Given passage:
·····

For the first time, new European research has found a link between high levels of oestrogen sex hormones in the womb and an increased risk of developing autism.
Carried out by researchers at the University of Cambridge, UK, and the State Serum Institute and Hospital of Southern Jutland in Denmark, the new study looked at samples of amniotic fluid taken from 275 individuals participating in the Danish Historic Birth Cohort, which has collected amniotic samples from over 100,000 pregnancies.
The researchers tested the levels of four prenatal sex steroid hormones called oestrogens in the amniotic fluid samples. None of the samples differed significantly in maternal age at birth, paternal age at birth, birth weight, gestational week at the time the sample was taken or how long the samples had been stored for.
The findings, published on Monday in the journal Molecular Psychiatry, showed that all four oestrogens were significantly higher, on average, in the 98 male foetuses who later developed autism, compared to the 177 male foetuses included in the study who did not.

·····

Provided data:
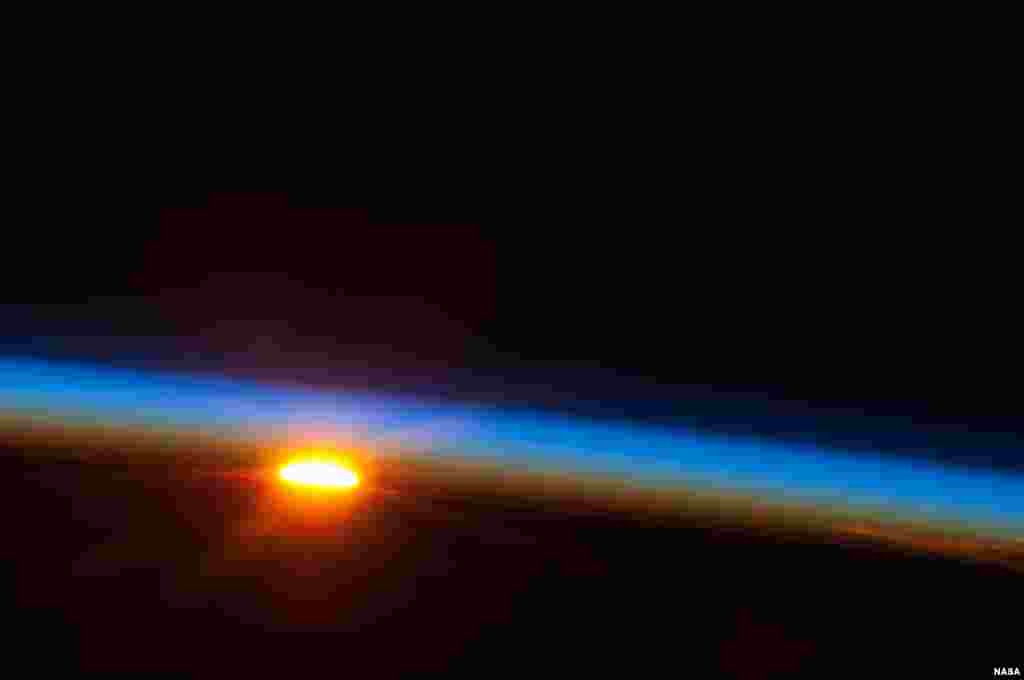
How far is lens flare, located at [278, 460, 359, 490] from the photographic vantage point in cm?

·····

Work instruction 1:
Using the passage on the autism study, decide whether each statement agrees with it: (a) the amniotic fluid samples came from people in the Danish Historic Birth Cohort; (b) the researchers measured six prenatal sex hormones; (c) the findings appeared in the journal Nature. For each, answer yes or no and quote the exact words from the passage that decide it.
Work instruction 2:
Carry on writing the passage on the autism study from the point where it ends.
The data were taken from a different source.

Task output 1:
(a) Yes: "participating in the Danish Historic Birth Cohort"
(b) No: "four prenatal sex steroid hormones called oestrogens"
(c) No: "published on Monday in the journal Molecular Psychiatry"

Task output 2:
Levels of estradiol levels were the most predictive of an autism diagnosis, which the team had expected, as it is the most potent oestrogen.
The results build on a 2015 study carried out by the team, which also used samples from the Danish Historic Birth Cohort. The findings from this study showed that levels of four prenatal steroid hormones, including two known as androgens, in the amniotic fluid in the womb were higher in male foetuses who later developed autism.
As these androgens are produced in higher quantities on average in male than in female foetuses, the 2015 findings might also explain why autism occurs more often in boys.
Moreover, the new research showed that high levels of oestrogens in the womb appear to be even more predictive of the likelihood of autism than high levels of prenatal androgens such as testosterone. Although oestrogen is often associated with feminization, prenatal oestrogens actually also masculinise the brain in many mammals.
Lead author Professor Simon Baron-Cohen commented, “This new finding supports the idea that increased prenatal sex steroid hormones are one of the potential causes for the condition. Genetics is well established as another, and these hormones likely interact with genetic factors to affect the developing fetal brain.”
Alex Tsompanidis, who also worked on the study, added, “These elevated hormones could be coming from the mother, the baby or the placenta. Our next step should be to study all these possible sources and how they interact during pregnancy.”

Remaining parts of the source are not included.